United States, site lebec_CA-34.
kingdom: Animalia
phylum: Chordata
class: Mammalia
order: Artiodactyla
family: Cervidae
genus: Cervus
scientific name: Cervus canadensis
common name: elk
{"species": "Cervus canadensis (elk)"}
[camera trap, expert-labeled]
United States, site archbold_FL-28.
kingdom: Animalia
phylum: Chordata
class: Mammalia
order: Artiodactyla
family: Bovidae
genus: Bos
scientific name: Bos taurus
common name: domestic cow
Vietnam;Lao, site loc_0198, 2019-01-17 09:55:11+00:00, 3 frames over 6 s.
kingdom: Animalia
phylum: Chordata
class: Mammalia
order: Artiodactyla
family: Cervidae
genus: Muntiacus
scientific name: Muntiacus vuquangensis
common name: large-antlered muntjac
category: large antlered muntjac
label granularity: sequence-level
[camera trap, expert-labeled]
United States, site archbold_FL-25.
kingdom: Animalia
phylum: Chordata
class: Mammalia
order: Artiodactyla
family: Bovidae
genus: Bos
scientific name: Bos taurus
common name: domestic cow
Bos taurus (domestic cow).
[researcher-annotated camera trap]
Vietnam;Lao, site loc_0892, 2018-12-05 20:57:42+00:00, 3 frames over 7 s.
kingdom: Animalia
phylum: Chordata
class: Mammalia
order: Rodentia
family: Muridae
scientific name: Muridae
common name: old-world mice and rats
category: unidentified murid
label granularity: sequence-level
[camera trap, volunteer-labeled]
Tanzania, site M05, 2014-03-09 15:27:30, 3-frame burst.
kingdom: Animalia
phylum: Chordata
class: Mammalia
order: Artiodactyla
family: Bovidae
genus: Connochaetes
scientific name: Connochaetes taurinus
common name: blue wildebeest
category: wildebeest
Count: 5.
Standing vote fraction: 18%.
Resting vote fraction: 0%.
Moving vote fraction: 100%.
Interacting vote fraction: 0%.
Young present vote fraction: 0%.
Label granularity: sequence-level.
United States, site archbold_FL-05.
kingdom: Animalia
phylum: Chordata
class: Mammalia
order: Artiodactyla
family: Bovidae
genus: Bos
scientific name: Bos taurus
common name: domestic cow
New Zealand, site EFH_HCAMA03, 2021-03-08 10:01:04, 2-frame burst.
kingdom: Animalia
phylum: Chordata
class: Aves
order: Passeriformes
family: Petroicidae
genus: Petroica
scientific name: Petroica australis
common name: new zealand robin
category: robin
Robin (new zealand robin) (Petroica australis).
┄┄┄┄┄┄┄┄┄┄
### Action item
Write out again every entry above, exactly as given.

### Output for this exercise
United States, site lebec_CA-34.
kingdom: Animalia
phylum: Chordata
class: Mammalia
order: Artiodactyla
family: Cervidae
genus: Cervus
scientific name: Cervus canadensis
common name: elk
{"species": "Cervus canadensis (elk)"}
[camera trap, expert-labeled]
United States, site archbold_FL-28.
kingdom: Animalia
phylum: Chordata
class: Mammalia
order: Artiodactyla
family: Bovidae
genus: Bos
scientific name: Bos taurus
common name: domestic cow
Vietnam;Lao, site loc_0198, 2019-01-17 09:55:11+00:00, 3 frames over 6 s.
kingdom: Animalia
phylum: Chordata
class: Mammalia
order: Artiodactyla
family: Cervidae
genus: Muntiacus
scientific name: Muntiacus vuquangensis
common name: large-antlered muntjac
category: large antlered muntjac
label granularity: sequence-level
[camera trap, expert-labeled]
United States, site archbold_FL-25.
kingdom: Animalia
phylum: Chordata
class: Mammalia
order: Artiodactyla
family: Bovidae
genus: Bos
scientific name: Bos taurus
common name: domestic cow
Bos taurus (domestic cow).
[researcher-annotated camera trap]
Vietnam;Lao, site loc_0892, 2018-12-05 20:57:42+00:00, 3 frames over 7 s.
kingdom: Animalia
phylum: Chordata
class: Mammalia
order: Rodentia
family: Muridae
scientific name: Muridae
common name: old-world mice and rats
category: unidentified murid
label granularity: sequence-level
[camera trap, volunteer-labeled]
Tanzania, site M05, 2014-03-09 15:27:30, 3-frame burst.
kingdom: Animalia
phylum: Chordata
class: Mammalia
order: Artiodactyla
family: Bovidae
genus: Connochaetes
scientific name: Connochaetes taurinus
common name: blue wildebeest
category: wildebeest
Count: 5.
Standing vote fraction: 18%.
Resting vote fraction: 0%.
Moving vote fraction: 100%.
Interacting vote fraction: 0%.
Young present vote fraction: 0%.
Label granularity: sequence-level.
United States, site archbold_FL-05.
kingdom: Animalia
phylum: Chordata
class: Mammalia
order: Artiodactyla
family: Bovidae
genus: Bos
scientific name: Bos taurus
common name: domestic cow
New Zealand, site EFH_HCAMA03, 2021-03-08 10:01:04, 2-frame burst.
kingdom: Animalia
phylum: Chordata
class: Aves
order: Passeriformes
family: Petroicidae
genus: Petroica
scientific name: Petroica australis
common name: new zealand robin
category: robin
Robin (new zealand robin) (Petroica australis).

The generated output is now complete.